ELEGIAQUE, adj. (Belles-Lett.) se dit de ce qui appartient à l’élégie, & s’applique plus particulierement à l’espece de vers qui entroient dans l’élégie des anciens, & qui consistoient en une suite de distiques formés d’un hexametre & d’un pentametre. Voyez Elégie, Distique, &c.

Cette forme de vers a été en usage de très-bonne heure dans les élégies, & Horace dit qu’on en ignore l’auteur :

Quis tamen exiguos elegos emiserit autor
Grammatici certant, & adhuc sub judice lis est.

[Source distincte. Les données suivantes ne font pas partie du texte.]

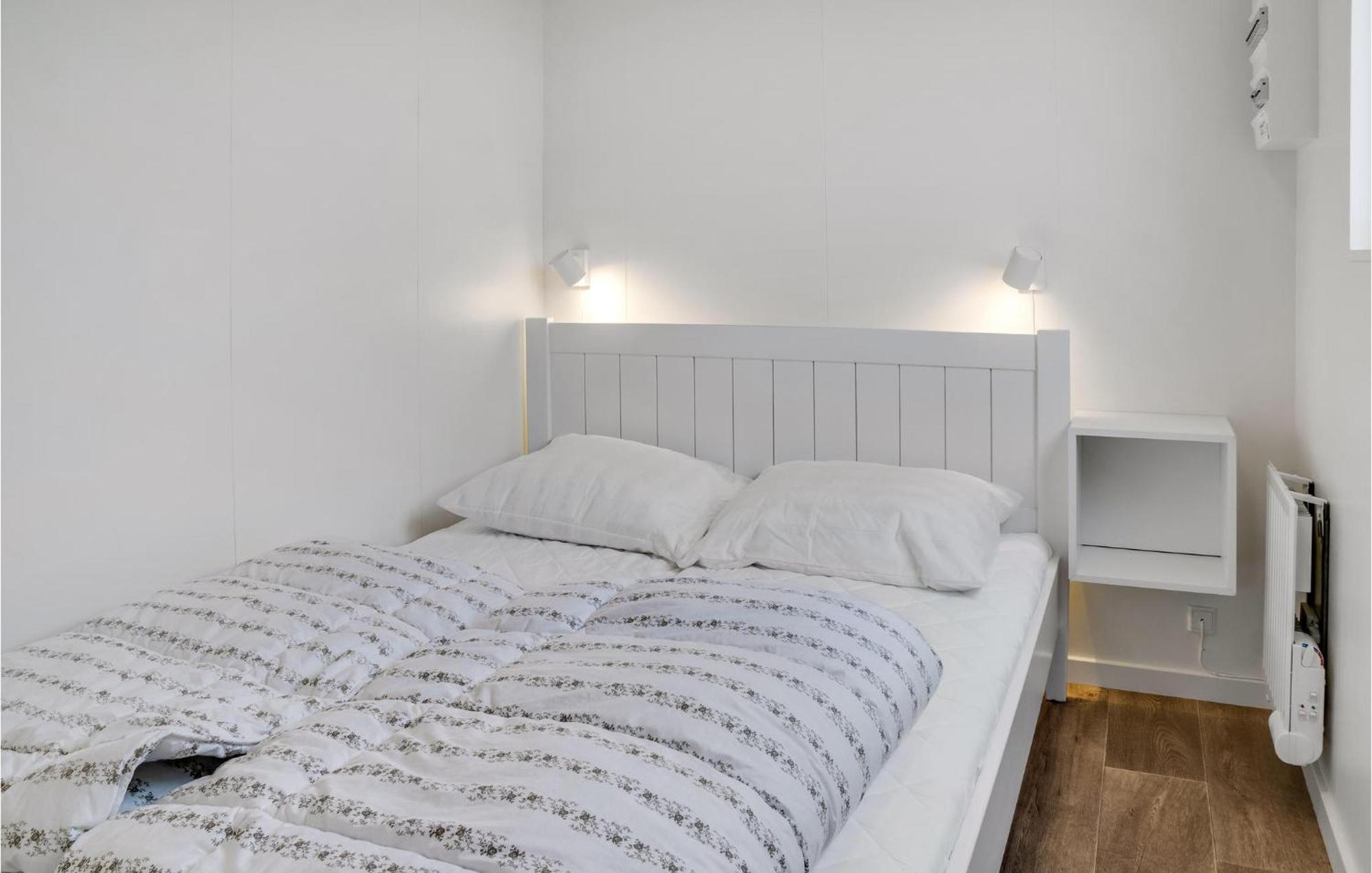 Amazing Apartment In Vaeggerlose With Kitchenette Bøtø By Exterior foto
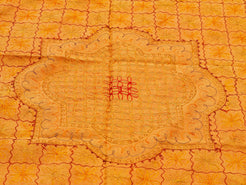 Telo Indiano in cotone di colore arancione con ricamo mix color. Può essere impiegato come copridivano, copriletto, tovaglia o tessuto da appendere a parete. Dimensioni 210x280cm   per info ed ulteriori foto 0039 3338778241 watshapp info@etniko.it facebook / instagram / pinterest : etnikobycrosato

Il avoit dit auparavant que la forme du distique avoit d’abord été employée pour exprimer la plainte, & qu’elle le fut ensuite aussi pour exprimer la satisfaction & la joie :

Versibus impariter junctis querimonia primùm,
Post etiam inclusa est voti sententia compos.

Sur quoi nous proposons aux savans les questions suivantes : 1°. pourquoi les anciens avoient-ils pris d’abord cette forme de vers pour les élégies tristes ? est-ce parce que l’uniformité des distiques, les repos qui se succedent à intervalles égaux, & l’espece de monotonie qui y regnent, rendoient cette forme propre à exprimer l’abattement & la langueur qu’inspire la tristesse ? 2°. Pourquoi ces mêmes vers ont-ils ensuite été employés à exprimer les sentimens d’une ame contente ? seroit-ce que cette même forme, ou du moins le vers pentametre qui y entre, auroit une sorte de legereté & de facilité propres à exprimer la joie ? seroit-ce qu’à mesure que les hommes se sont corrompus, l’expression des sentimens tendres & vrais est devenue moins commune & moins touchante, & qu’en conséquence la forme des vers consacrés à la tristesse, a été employée par les poëtes (bien ou mal-à-propos) à exprimer un sentiment contraire, par une bisarrerie à-peu-près semblable à celle qui a porté nos musiciens modernes à composer des sonates pour la flûte, instrument dont le caractere sembloit être d’exprimer la tendresse & & la tristesse ? (O)

M. Marmontel nous a communiqué sur ce sujet les réflexions suivantes. L’inégalité des vers élégiaques les distingue, dit-il, des vers héroiques, dont la marche soûtenue caractérise la majesté :

Arma, gravi numero, violentaque bella parabam
Edere, materiâ conveniente modis.
Par erat inferior versus : risisse Cupido
Dicitur, atque unum subripuisse pedem.

Ovid. Am. lib. I. el. 1.

Mais comment cette mesure pouvoit-elle peindre également deux affections de l’ame opposées ? c’est ce qui est encore sensible pour nos oreilles, continue M. Marmontel, malgré l’altération de la prosodie latine dans notre prononciation.

La tristesse & la joie ont cela de commun, que leurs mouvemens sont inégaux & fréquemment interrompus : l’un & l’autre suspendent la respiration, coupent la voix, rompent la mesure : l’une s’affoiblit, expire, & tombe ; l’autre s’anime, tressaillit & s’élance. Or le vers pentametre a cette propriété, que ses interruptions peuvent être ou des chûtes ou des élans, suivant l’expression qu’on lui donne : la mesure en est donc également docile à peindre les mouvemens de la tristesse & de la joie. Mais comme dans la nature les mouvemens de l’une & de l’autre ne sont pas aussi fréquemment interrompus que ceux du vers pentametre, on y a joint, pour les suspendre & les soûtenir, la mesure ferme du vers héroïque : de-là le mélange alternatif de ces deux vers dans l’élégie.